I have looked on youtube but it id hard to tell 
as they are a 2 chamber muffler I am guessing they would be quieter then my straight through ones
I may just change the rear muffler to something bigger as I don't want to get the 44's and it is still loud
cheers


----------



## Ronin GTO (May 28, 2008)

vxssls1 said:


> I have looked on youtube but it id hard to tell
> as they are a 2 chamber muffler I am guessing they would be quieter then my straight through ones
> I may just change the rear muffler to something bigger as I don't want to get the 44's and it is still loud
> cheers


Fair enough. Good luck to you and, when you make you choice, please post up your results. :cheers


----------



## vxssls1 (Sep 9, 2006)

Ronin GTO said:


> Fair enough. Good luck to you and, when you make you choice, please post up your results. :cheers


will do 
dont know when I will get around to it at this point in time 
some of the reason I was looking at the 44's is they are cheap they 2 exhaust guys I have spoken to here have quoted me $350 and $395 for the rear muffler changed to a bigger one


----------



## 2006GTOLS2 (Sep 23, 2005)

I don't have a video of my Super 44 setup yet, but here is a clip of my Super 40 setup w/H-Pipe.
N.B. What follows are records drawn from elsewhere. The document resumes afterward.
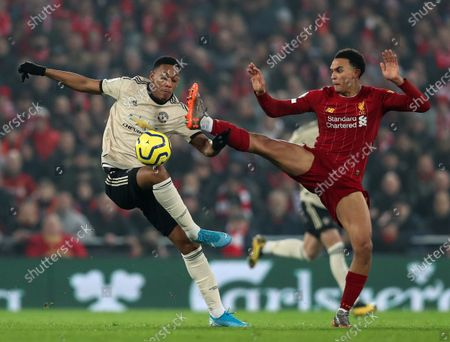 Anthony Martial of Manchester United computers for the ball with Trent Alexander-Arnold of Liverpool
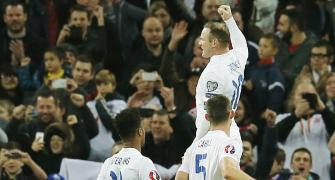 Euro qualifiers: Rooney scores in 100th match as England rally; Spain win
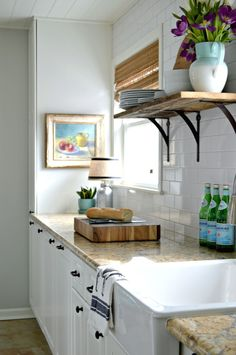 Updating a small dark kitchen and turning it into a bright white space with tons of storage.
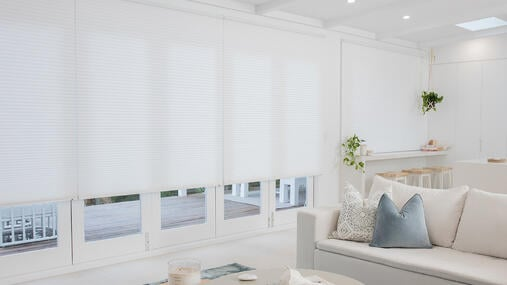 Whisper Shades, known for their insulating properties, installed in open living space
http://gto.zftp.com/GTO2.wmv


----------



## vxssls1 (Sep 9, 2006)

are the super 40's quieter then the 44's
and has anyone compared these to straight through mufflers
are the 40's and 44's quieter then straight through mufflers


----------



## NJG8GT (Nov 14, 2007)

Straight through mufflers are always generally lounder...Super 40's are quiter than the Super 44s...There is also original 40 series was the loudest until the Super 44s came along....The super 44 is suppose to have better sound and better flow path than the original 40.. No drone from the 44s.

Now, I have been told by the muffler man and many that the other Super 40, 50 mufflers do have some drone and are quieter.. For performance and american muscle car sound go with the Super 44 series...

I had super 44s on the goat and it sounded awesome..I converted a couple guys on this forum to go with the 44s and they love 'em...

The Super 44 muffler case is smaller than the others in size as well.. They fit perfect in stock location under the goat...Muffler man added some pipe in area where stock muffler was due to them being smaller than stock...

My new ride the Sierra is gonna have the Original 40 series muffler put on, due to that is what sounds best on trucks according to the five star muffler man who has not let me down yet after doing over a dozen exhausts on several of my previous vehicles....Ex.'91 Dodge Ram Charger,'94 Dodge Dakota, '95 Dodge Ram 1500, 96 GMC Sierra, 98 Chevy Silverado, 99 Pontiac Formula, '01 Dodge Ram, 02 Dodge Dakota, 05 Chevy Silverado, 06 Pontiac GTO, and now '07 GMC Sierra....eh, I might be missing some..

Anyway, I like flowmaster!!:lol:


----------